■ **Request**
Can you copy the data below word for word, leaving out the pictures?

■ **Data excerpts**
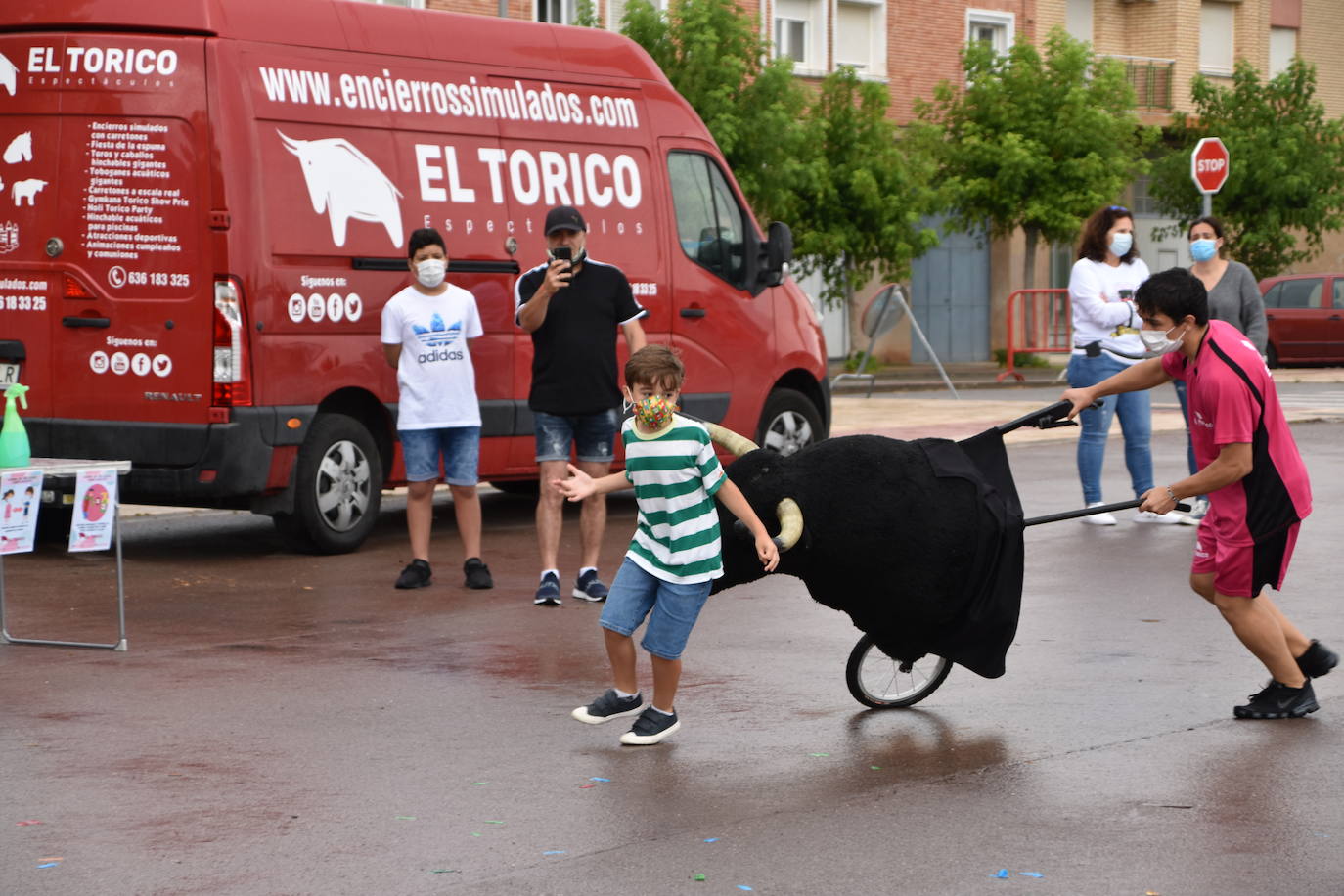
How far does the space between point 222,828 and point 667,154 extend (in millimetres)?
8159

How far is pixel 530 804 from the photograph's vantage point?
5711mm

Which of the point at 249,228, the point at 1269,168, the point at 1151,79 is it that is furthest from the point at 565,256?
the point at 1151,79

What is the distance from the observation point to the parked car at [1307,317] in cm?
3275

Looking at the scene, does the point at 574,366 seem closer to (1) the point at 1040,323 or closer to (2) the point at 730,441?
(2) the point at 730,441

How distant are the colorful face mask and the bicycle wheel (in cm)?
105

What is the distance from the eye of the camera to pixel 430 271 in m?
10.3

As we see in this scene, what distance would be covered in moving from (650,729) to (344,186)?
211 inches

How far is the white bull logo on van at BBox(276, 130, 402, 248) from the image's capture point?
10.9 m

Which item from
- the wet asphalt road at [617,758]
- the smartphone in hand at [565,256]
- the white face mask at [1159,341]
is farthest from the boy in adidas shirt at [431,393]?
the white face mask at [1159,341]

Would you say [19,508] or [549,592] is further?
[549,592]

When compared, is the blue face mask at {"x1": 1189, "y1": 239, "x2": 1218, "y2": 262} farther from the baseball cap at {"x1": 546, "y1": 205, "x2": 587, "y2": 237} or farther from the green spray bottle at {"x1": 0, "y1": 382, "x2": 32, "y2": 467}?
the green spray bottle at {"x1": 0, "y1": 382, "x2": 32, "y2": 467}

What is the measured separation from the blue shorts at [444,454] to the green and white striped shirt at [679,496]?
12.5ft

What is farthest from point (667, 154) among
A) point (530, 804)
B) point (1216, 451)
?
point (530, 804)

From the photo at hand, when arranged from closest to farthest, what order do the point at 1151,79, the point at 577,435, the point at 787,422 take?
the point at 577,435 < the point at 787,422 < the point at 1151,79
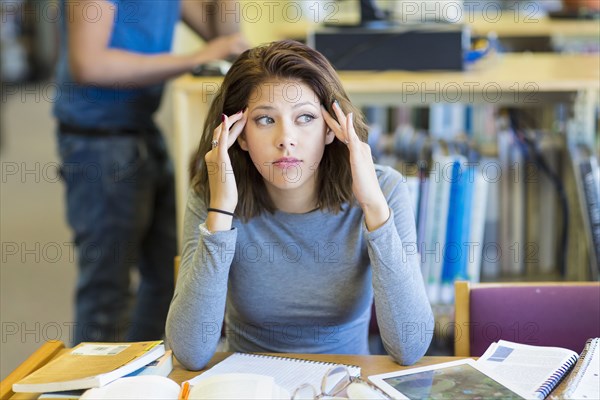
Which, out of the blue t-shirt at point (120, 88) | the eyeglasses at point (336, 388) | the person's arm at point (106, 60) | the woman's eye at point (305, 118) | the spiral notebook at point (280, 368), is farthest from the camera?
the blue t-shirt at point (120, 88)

■ **Output of the task**
How far does the space between point 222,828 and point 667,154 extend (in millimetres)?
8159

How far is pixel 530 804 from the photograph's vantage point?
5711mm

Which of the point at 249,228, the point at 1269,168, the point at 1151,79 is it that is furthest from the point at 565,256?
the point at 1151,79

What is the distance from the observation point to the parked car at [1307,317] in cm?
3275

Looking at the scene, does the point at 574,366 seem closer to (1) the point at 1040,323 or closer to (2) the point at 730,441?
(2) the point at 730,441

How distant are the colorful face mask and the bicycle wheel (in cm)?
105

What is the distance from the eye of the camera to pixel 430 271 in m?
10.3

As we see in this scene, what distance would be covered in moving from (650,729) to (344,186)?
211 inches

How far is the white bull logo on van at BBox(276, 130, 402, 248) from the image's capture point?
10.9 m

Which item from
- the wet asphalt road at [617,758]
- the smartphone in hand at [565,256]
- the white face mask at [1159,341]
is farthest from the boy in adidas shirt at [431,393]?
the white face mask at [1159,341]

Would you say [19,508] or [549,592] is further?
[549,592]

When compared, is the blue face mask at {"x1": 1189, "y1": 239, "x2": 1218, "y2": 262} farther from the baseball cap at {"x1": 546, "y1": 205, "x2": 587, "y2": 237} or farther from the green spray bottle at {"x1": 0, "y1": 382, "x2": 32, "y2": 467}?
the green spray bottle at {"x1": 0, "y1": 382, "x2": 32, "y2": 467}

What is the measured separation from the blue shorts at [444,454] to the green and white striped shirt at [679,496]?
12.5ft

What is farthest from point (667, 154) among
A) point (530, 804)
B) point (1216, 451)
?
point (530, 804)

From the photo at hand, when arranged from closest to farthest, what order do the point at 1151,79, the point at 577,435, the point at 787,422 take?
the point at 577,435 < the point at 787,422 < the point at 1151,79
Which, out of the blue t-shirt at point (120, 88) | the eyeglasses at point (336, 388) | the person's arm at point (106, 60) | the woman's eye at point (305, 118) | the spiral notebook at point (280, 368), is farthest from the camera?
the blue t-shirt at point (120, 88)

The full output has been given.